__SOURCE INFORMATION__.
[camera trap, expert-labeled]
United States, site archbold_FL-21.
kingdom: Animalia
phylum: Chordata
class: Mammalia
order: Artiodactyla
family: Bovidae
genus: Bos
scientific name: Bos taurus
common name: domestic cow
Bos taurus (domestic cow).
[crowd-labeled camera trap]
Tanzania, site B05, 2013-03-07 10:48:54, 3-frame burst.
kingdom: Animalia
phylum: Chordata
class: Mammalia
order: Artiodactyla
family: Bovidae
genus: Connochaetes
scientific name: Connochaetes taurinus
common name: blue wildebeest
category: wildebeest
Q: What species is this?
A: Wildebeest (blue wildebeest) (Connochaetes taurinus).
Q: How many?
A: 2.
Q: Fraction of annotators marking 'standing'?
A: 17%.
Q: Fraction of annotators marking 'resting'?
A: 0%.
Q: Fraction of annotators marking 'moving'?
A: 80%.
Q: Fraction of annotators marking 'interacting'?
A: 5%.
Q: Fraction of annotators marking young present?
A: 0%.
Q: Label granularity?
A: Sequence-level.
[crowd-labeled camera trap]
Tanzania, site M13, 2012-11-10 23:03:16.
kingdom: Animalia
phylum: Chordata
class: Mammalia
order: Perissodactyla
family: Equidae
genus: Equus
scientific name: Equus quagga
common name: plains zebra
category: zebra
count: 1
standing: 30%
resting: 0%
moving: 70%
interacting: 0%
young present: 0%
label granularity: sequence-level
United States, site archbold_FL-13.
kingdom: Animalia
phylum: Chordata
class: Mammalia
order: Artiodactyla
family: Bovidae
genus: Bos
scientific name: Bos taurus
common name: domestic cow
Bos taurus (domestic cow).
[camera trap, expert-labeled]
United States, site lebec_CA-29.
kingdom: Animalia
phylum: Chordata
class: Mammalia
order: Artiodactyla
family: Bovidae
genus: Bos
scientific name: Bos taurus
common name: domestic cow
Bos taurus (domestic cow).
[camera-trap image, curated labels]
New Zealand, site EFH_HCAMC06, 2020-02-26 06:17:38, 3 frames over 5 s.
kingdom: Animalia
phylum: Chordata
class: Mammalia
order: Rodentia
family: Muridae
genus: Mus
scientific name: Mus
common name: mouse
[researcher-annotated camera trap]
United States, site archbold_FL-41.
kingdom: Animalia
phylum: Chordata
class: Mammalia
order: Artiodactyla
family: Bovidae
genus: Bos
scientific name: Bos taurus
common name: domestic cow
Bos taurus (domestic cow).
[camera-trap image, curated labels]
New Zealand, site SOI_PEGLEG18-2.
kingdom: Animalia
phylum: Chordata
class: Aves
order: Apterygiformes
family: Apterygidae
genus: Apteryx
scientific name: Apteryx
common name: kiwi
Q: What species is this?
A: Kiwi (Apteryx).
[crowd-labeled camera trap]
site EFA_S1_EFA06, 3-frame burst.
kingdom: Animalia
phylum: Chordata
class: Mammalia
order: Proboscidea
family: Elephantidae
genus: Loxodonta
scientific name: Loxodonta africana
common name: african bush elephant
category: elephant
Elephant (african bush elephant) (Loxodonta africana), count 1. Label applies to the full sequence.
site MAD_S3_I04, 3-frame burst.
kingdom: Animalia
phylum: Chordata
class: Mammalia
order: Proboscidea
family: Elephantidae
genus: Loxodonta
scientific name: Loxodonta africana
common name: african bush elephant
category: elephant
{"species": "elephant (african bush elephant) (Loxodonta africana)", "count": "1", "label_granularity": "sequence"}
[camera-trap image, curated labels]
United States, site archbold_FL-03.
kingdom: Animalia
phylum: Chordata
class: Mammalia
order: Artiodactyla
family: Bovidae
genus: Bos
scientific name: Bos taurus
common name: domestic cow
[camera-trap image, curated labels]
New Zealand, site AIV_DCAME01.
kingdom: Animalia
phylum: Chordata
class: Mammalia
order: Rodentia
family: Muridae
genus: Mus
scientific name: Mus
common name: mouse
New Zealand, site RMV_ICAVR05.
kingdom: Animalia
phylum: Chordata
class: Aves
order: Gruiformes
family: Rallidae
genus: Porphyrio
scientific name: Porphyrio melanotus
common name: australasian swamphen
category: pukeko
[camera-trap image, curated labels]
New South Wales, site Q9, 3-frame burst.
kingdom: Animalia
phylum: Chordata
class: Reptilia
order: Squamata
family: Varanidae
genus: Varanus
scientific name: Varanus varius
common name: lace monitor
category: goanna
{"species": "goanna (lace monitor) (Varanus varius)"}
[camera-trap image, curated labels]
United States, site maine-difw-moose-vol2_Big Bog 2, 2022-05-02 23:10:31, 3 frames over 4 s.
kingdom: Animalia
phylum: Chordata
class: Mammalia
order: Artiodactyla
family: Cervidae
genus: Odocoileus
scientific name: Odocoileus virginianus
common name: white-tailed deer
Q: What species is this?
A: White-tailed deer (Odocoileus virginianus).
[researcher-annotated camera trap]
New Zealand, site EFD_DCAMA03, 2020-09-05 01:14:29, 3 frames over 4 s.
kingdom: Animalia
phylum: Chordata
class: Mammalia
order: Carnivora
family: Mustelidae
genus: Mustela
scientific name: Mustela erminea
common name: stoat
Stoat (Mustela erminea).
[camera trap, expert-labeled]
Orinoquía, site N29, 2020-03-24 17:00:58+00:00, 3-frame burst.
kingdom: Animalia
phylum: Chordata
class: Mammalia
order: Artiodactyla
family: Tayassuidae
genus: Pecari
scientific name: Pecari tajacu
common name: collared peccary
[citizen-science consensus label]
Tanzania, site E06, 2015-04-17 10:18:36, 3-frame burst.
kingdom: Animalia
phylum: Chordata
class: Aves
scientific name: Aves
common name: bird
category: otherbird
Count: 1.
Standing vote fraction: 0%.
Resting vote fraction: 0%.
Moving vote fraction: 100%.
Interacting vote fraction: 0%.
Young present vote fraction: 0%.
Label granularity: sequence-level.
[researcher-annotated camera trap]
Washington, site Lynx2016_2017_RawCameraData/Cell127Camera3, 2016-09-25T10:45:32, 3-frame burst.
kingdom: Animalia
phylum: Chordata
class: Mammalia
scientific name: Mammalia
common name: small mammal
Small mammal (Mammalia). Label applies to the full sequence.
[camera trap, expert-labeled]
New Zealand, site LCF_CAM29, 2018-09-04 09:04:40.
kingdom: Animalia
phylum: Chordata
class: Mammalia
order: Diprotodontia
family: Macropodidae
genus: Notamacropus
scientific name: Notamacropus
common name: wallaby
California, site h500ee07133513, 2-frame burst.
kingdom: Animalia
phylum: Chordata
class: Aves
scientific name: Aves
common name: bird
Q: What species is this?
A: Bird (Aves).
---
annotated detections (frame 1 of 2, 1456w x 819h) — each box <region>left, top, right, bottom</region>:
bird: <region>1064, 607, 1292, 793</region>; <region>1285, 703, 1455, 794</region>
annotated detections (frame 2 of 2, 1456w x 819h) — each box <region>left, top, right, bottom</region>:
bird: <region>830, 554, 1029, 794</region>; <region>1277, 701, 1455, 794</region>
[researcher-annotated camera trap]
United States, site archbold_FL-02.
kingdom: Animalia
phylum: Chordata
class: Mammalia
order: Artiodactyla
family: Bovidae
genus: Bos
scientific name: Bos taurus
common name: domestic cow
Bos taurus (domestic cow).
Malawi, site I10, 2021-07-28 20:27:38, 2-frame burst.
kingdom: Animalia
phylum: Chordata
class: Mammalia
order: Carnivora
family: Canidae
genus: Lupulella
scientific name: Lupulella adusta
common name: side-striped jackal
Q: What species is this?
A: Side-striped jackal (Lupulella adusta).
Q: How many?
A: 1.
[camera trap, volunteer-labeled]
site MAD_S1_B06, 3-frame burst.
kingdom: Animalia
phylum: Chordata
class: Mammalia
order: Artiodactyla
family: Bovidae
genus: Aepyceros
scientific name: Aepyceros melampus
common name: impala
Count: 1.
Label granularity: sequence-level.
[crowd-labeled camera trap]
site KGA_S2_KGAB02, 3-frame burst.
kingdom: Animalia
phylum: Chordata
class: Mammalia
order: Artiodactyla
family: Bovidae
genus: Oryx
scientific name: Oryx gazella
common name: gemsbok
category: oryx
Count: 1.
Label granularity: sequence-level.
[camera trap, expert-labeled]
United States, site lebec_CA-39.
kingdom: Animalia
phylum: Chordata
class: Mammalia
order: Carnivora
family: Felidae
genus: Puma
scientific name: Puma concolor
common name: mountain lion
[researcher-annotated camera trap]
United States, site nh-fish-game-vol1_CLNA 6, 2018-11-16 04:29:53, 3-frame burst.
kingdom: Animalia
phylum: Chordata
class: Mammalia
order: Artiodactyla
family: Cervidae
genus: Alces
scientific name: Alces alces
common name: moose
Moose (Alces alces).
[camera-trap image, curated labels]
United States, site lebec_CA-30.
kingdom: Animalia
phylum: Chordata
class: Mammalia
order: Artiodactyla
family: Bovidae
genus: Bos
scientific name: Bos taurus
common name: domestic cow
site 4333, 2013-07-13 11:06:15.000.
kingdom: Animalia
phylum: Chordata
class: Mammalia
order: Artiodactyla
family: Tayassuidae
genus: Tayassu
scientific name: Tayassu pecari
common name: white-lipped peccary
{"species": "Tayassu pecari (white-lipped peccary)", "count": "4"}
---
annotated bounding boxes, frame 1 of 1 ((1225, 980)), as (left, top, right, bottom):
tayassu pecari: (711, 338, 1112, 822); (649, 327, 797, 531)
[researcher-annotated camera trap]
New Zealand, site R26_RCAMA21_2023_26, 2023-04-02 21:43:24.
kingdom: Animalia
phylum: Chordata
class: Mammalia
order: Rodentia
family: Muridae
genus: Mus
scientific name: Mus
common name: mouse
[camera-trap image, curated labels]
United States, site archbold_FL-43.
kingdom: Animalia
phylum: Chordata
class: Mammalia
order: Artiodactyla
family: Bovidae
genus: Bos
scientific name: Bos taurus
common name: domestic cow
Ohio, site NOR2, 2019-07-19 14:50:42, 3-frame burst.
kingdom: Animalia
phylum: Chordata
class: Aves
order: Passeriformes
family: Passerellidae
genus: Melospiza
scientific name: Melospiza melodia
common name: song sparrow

__PROBLEM DESCRIPTION__. All lines in the data above from the one with "New Zealand, site RMV_ICAVR05." through the one with "common name: lace monitor" must be repeated exactly, and no others.

__RESPONSE BOX__.
New Zealand, site RMV_ICAVR05.
kingdom: Animalia
phylum: Chordata
class: Aves
order: Gruiformes
family: Rallidae
genus: Porphyrio
scientific name: Porphyrio melanotus
common name: australasian swamphen
category: pukeko
[camera-trap image, curated labels]
New South Wales, site Q9, 3-frame burst.
kingdom: Animalia
phylum: Chordata
class: Reptilia
order: Squamata
family: Varanidae
genus: Varanus
scientific name: Varanus varius
common name: lace monitor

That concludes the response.